WORK TO DO
Recast the lines of the records as a Markdown table with the columns "No." and "Line", numbering each row and leaving out blank lines. Include only the lines from the one containing "At what distance" through the end of the records, both ends included.

SUPPLIED RECORDS
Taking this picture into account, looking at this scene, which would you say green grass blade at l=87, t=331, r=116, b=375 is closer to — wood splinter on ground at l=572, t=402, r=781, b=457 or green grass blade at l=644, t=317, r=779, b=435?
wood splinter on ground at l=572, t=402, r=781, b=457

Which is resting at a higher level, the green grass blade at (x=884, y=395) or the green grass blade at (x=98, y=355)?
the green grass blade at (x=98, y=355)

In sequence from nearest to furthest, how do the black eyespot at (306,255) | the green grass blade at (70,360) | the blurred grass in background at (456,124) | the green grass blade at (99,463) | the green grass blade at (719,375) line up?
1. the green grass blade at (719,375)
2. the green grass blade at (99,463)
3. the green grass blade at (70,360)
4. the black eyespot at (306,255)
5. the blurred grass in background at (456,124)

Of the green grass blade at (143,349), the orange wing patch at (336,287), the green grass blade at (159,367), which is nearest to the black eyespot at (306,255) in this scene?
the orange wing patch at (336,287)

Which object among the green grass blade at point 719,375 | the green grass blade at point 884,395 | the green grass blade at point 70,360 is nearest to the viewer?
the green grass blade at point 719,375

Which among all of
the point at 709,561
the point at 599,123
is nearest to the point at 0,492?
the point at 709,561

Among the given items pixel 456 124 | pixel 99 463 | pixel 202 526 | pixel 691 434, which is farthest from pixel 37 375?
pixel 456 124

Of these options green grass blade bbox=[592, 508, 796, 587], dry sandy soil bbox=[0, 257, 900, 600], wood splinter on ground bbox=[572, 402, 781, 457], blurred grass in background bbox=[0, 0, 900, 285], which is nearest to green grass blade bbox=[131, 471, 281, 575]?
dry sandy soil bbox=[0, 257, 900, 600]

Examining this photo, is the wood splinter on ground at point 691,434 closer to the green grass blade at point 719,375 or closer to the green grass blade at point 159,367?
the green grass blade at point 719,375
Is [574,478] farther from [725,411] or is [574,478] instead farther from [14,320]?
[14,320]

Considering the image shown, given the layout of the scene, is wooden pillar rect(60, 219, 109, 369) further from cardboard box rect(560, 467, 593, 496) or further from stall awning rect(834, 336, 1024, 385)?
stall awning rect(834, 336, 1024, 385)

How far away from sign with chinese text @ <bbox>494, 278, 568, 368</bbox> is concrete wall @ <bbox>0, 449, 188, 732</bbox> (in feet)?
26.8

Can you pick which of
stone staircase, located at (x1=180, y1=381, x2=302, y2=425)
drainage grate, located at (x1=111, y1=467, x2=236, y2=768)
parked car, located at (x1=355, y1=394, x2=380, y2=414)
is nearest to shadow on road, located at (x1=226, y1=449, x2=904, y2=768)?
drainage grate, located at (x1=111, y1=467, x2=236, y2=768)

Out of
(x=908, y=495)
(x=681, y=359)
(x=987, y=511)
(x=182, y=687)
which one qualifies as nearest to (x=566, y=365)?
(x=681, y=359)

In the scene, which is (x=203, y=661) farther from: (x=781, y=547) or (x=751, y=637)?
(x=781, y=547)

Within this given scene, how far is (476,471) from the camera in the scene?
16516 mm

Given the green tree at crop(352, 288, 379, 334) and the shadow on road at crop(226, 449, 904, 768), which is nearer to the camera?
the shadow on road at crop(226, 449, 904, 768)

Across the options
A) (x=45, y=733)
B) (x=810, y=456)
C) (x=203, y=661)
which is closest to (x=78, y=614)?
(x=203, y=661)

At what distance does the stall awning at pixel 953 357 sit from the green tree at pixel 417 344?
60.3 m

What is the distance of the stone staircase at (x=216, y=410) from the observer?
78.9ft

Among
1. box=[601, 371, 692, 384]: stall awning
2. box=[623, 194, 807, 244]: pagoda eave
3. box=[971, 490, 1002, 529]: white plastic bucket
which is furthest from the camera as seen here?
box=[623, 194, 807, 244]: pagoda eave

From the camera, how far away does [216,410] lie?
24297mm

OUTPUT OF THE TASK
| No. | Line |
|---|---|
| 1 | At what distance does the stall awning at pixel 953 357 sit from the green tree at pixel 417 344? |
| 2 | 60.3 m |
| 3 | What is the distance of the stone staircase at (x=216, y=410) from the observer? |
| 4 | 78.9ft |
| 5 | Among |
| 6 | 1. box=[601, 371, 692, 384]: stall awning |
| 7 | 2. box=[623, 194, 807, 244]: pagoda eave |
| 8 | 3. box=[971, 490, 1002, 529]: white plastic bucket |
| 9 | which is furthest from the camera as seen here? |
| 10 | box=[623, 194, 807, 244]: pagoda eave |
| 11 | From the camera, how far away does [216,410] lie? |
| 12 | 24297mm |